*** Opening of RECORDS SUPPLIED ***
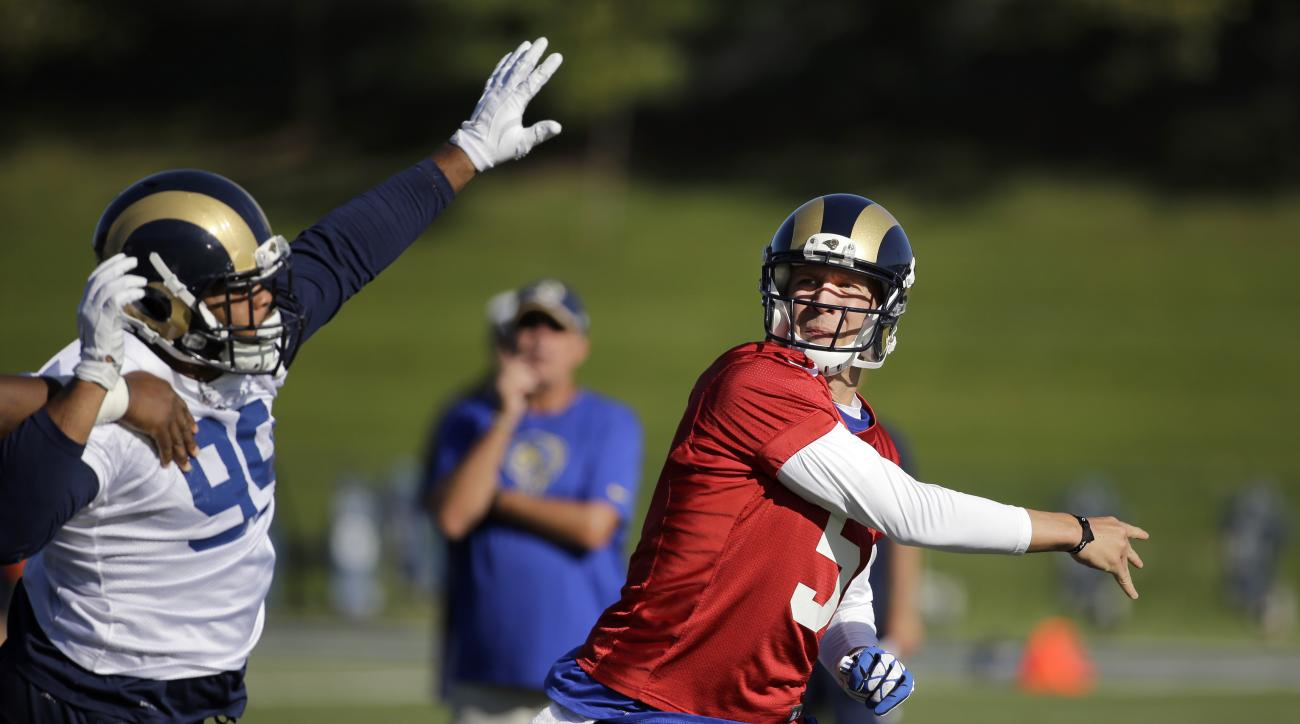 St. Louis Rams quarterback Nick Foles, right, follows through on a pass as defensive tackle Aaron Donald defends during training camp at the NFL football team's practice facility Tuesday, Aug. 25, 2015, in St. Louis. (AP Photo/Jeff Roberson)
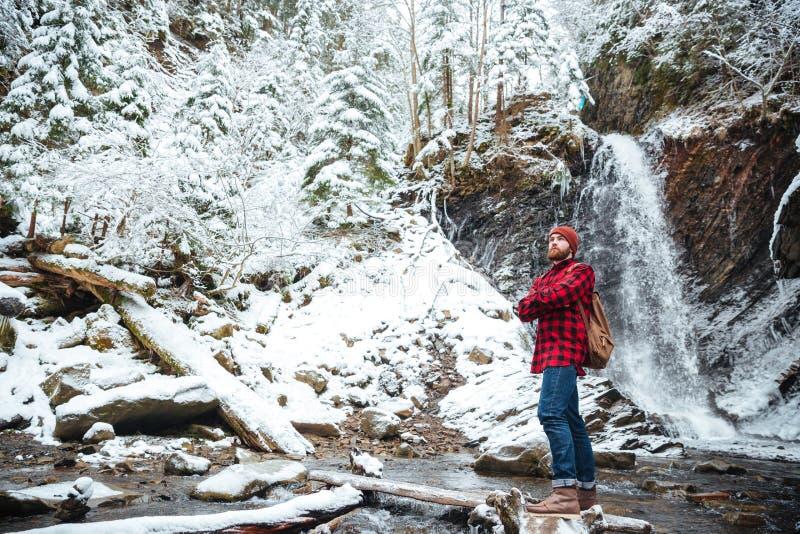 Homem farpado pensativo que stading perto da cachoeira em montanhas no inverno foto de stock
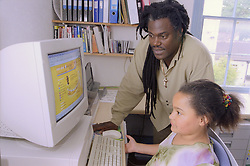 Single father teaching young daughter to use computer,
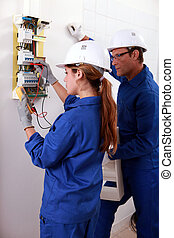 a young female electrician using an ammeter for checking an electricity meter and an older man watching her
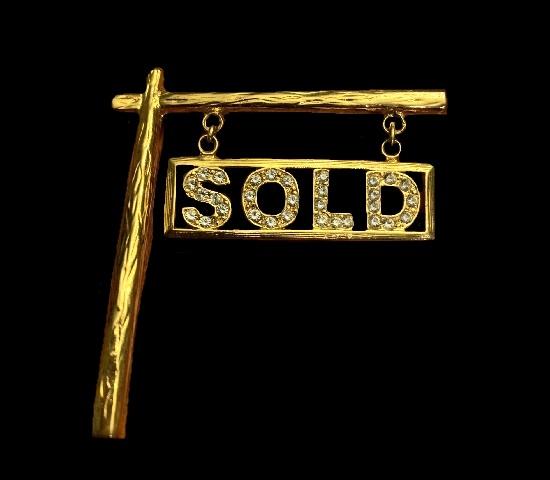 'Sold' gold tone rhinestones brooch pin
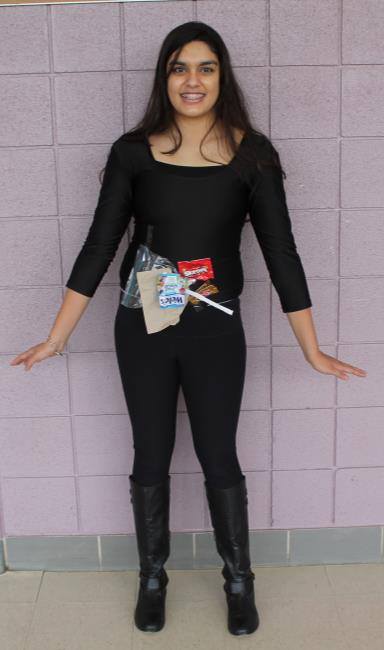 Mercy Cafeteria Table: All you need is an all-black outfit, a bunch of trash, and tape. You will look the part in no time. Model: Isha Ganguli (Photo credit: Jasmine Williams)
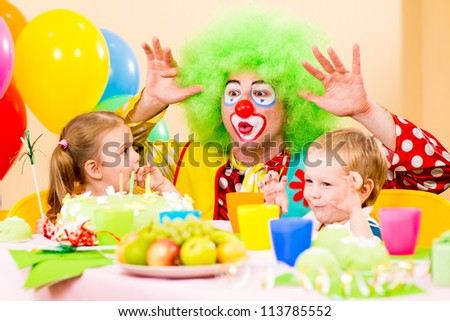 happy kids with clown on birthday party - stock photo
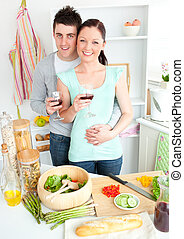 Enamored couple drinking wine in the kitchen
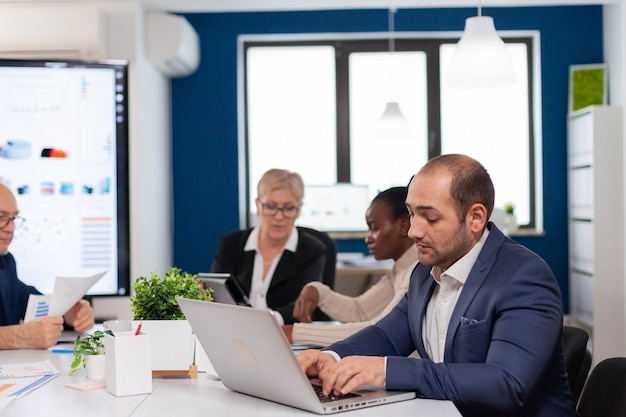 Beschäftigter geschäftsmann mit laptop, der am konferenztisch im broadroom sitzt und sich auf die arbeit konzentriert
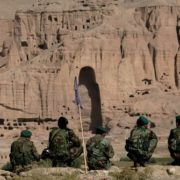 Afghan soldiers are sitting on a cliff above the Bamyan valley in central Afghanistan, September 22, 2005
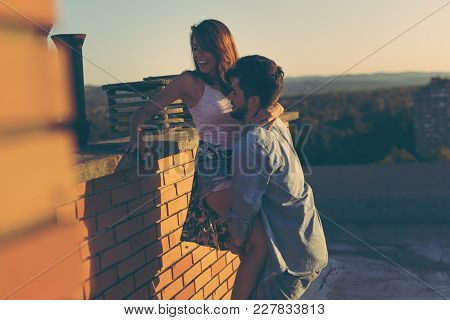 Couple In Love Having Fun On A Building Rooftop, Enjoying A Beautiful Summer Sunset Over The City; G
*** Close of RECORDS SUPPLIED ***
• WHAT YOU HAVE TO DO: The entries are to be restated word for word, and no picture should appear in the copy.

• YOUR RESPONSE:
 St. Louis Rams quarterback Nick Foles, right, follows through on a pass as defensive tackle Aaron Donald defends during training camp at the NFL football team's practice facility Tuesday, Aug. 25, 2015, in St. Louis. (AP Photo/Jeff Roberson)
 Homem farpado pensativo que stading perto da cachoeira em montanhas no inverno foto de stock
 Single father teaching young daughter to use computer,
 a young female electrician using an ammeter for checking an electricity meter and an older man watching her
 'Sold' gold tone rhinestones brooch pin
 Mercy Cafeteria Table: All you need is an all-black outfit, a bunch of trash, and tape. You will look the part in no time. Model: Isha Ganguli (Photo credit: Jasmine Williams)
 happy kids with clown on birthday party - stock photo
 Enamored couple drinking wine in the kitchen
 Beschäftigter geschäftsmann mit laptop, der am konferenztisch im broadroom sitzt und sich auf die arbeit konzentriert
 Afghan soldiers are sitting on a cliff above the Bamyan valley in central Afghanistan, September 22, 2005
 Couple In Love Having Fun On A Building Rooftop, Enjoying A Beautiful Summer Sunset Over The City; G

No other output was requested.